No One Needs To Go It Alone: A CEO's Lesson
What does this mean for leaders? Well, the happier and healthier our employees are, the more productive they will be, which will boost our companies' output and our bottom line. And since a major part of our job as business leaders is setting up our teams for success, doing all we can to promote employee mental wellness needs to be a core focus.
Learning about the increased suicide rate in my field piqued my curiosity about the types of environments and initiatives that would help people with mental health challenges feel more comfortable sharing their struggles with their leadership. Right now, the majority of people do not divulge their mental health struggles to anyone, especially in the workplace. An astounding one in five people in the U.S. living with mental illness do not receive treatment due to negative stigmatization and discrimination.
So, how do we build stigma-free workplaces to ensure that anybody who is dealing with mental health challenges feels free to share their struggle? We need to stress that being transparent about mental health will not cause our employees to be penalized or treated as if they are incapable of doing great work.

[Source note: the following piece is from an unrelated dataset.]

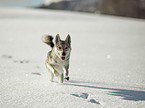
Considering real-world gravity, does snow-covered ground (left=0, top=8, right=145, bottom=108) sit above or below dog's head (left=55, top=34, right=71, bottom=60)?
below

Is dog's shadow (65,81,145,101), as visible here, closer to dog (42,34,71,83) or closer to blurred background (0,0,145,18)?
dog (42,34,71,83)

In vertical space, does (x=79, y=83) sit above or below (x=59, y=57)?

Cisco CEO Chuck Robbins was so moved by the suicides of Kate Spade and Anthony Bourdain that he sent a company-wide email about mental health. In this moving message he took some simple steps toward making his workplace stigma-free. His email encouraged his employees to "talk openly and extend compassion." It offered simple strategies such as listening more and encouraging someone to seek help. Robbins wrote, "Each of us has a role to play in ensuring that those suffering feel less afraid to ask for support in the moment they need it most. No one needs to go it alone."

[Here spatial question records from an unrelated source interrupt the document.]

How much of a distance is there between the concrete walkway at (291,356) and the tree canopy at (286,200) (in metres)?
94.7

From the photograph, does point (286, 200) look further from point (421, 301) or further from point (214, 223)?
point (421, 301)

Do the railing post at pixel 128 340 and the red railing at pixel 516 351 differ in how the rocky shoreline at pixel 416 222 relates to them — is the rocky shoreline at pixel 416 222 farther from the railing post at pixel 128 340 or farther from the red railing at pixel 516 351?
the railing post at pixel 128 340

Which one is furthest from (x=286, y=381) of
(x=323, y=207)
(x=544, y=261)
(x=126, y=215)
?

Robbins' letter inspired me, and made me consider the workplace I have created and how it might be improved for my more vulnerable team members. So what am I doing about it? At Publicis and Saatchi & Saatchi Wellness, I have an "open-door" policy—which is even easier in our new open-office layout. I make it known that I am here for my team, both for professional and personal challenges.
I am also a huge proponent of flexible work hours because I believe that fosters creativity and offers downtime for the activities and relationships that keep us well. Downtime is especially necessary for creative thinkers, who tend to do their creating and thinking in spurts of activity rather than in eight-hour stretches. I also look forward to bringing this new understanding of the crisis facing us to my company's work with our pro-bono client, the National Alliance on Mental Illness (NAMI).

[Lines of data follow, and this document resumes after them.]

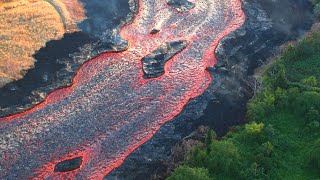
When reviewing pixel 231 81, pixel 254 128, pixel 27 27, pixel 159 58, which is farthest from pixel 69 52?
pixel 254 128

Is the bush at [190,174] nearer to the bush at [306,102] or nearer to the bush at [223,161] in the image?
the bush at [223,161]

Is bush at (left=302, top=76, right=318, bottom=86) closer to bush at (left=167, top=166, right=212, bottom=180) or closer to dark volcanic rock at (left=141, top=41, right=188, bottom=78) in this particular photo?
dark volcanic rock at (left=141, top=41, right=188, bottom=78)

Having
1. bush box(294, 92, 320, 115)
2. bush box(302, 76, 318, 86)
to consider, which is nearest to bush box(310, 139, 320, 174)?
bush box(294, 92, 320, 115)

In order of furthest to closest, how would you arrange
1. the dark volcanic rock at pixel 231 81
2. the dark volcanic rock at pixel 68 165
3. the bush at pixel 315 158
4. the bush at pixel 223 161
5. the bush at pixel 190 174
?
1. the dark volcanic rock at pixel 231 81
2. the dark volcanic rock at pixel 68 165
3. the bush at pixel 223 161
4. the bush at pixel 315 158
5. the bush at pixel 190 174

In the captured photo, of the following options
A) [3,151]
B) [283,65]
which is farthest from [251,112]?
[3,151]

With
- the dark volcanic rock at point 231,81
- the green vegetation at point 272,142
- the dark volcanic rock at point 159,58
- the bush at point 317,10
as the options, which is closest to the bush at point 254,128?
the green vegetation at point 272,142

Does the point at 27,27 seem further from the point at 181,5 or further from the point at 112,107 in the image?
the point at 181,5
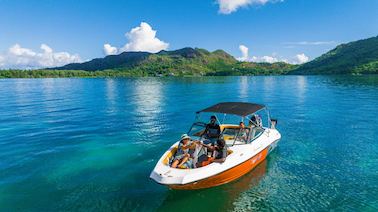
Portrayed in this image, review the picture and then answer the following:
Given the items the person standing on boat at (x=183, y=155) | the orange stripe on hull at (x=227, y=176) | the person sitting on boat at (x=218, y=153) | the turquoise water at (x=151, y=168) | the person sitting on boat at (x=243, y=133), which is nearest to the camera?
the orange stripe on hull at (x=227, y=176)

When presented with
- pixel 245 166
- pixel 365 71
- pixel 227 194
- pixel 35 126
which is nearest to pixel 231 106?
pixel 245 166

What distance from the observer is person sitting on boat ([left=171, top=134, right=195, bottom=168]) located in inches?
505

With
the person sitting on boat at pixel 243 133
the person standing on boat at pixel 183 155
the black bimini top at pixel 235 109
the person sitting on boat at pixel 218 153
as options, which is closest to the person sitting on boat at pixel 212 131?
the black bimini top at pixel 235 109

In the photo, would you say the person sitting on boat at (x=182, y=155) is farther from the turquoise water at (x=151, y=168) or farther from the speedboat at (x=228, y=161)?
the turquoise water at (x=151, y=168)

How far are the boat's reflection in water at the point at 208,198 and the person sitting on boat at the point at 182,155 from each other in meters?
1.52

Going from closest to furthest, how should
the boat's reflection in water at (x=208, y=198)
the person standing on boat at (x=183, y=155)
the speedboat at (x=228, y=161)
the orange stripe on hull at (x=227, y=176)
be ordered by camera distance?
the speedboat at (x=228, y=161) → the orange stripe on hull at (x=227, y=176) → the boat's reflection in water at (x=208, y=198) → the person standing on boat at (x=183, y=155)

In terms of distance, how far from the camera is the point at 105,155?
19188 mm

Creatives Are Different – A Personal Anecdote
I recently moderated a panel called "Creatives Are Different" at the 3% Conference. Our discussion focused on the concept of neurodiversity and that creatives are wired differently, and the acknowledgement that there is a higher concentration of depression, ADHD and introversion in the field. One panelist bravely spoke about her struggle to find a workplace where her differences were not just tolerated but leveraged to help her produce better work. She has learned how to make the best of her creative peaks when she is feeling good, and how to talk to her employers about needing some time off when she is feeling low.
I left that conversation inspired to do more to ensure that my employees with similar challenges can make some tweaks to be as productive. We have to be flexible. If people are productive, let them escape for a bit or take a mental health day off when they need it. We need to keep our employees feeling good, which means giving them space to create.
2018 was the year I started thinking of mental health and suicide risks through the lens of a corporate leader. I imagine the topic of mental health will become an even bigger part of the national conversation as we head into 2019. We must figure out how to stop some of our brightest, most creative and most sensitive from failing to thrive. Our businesses depend on it.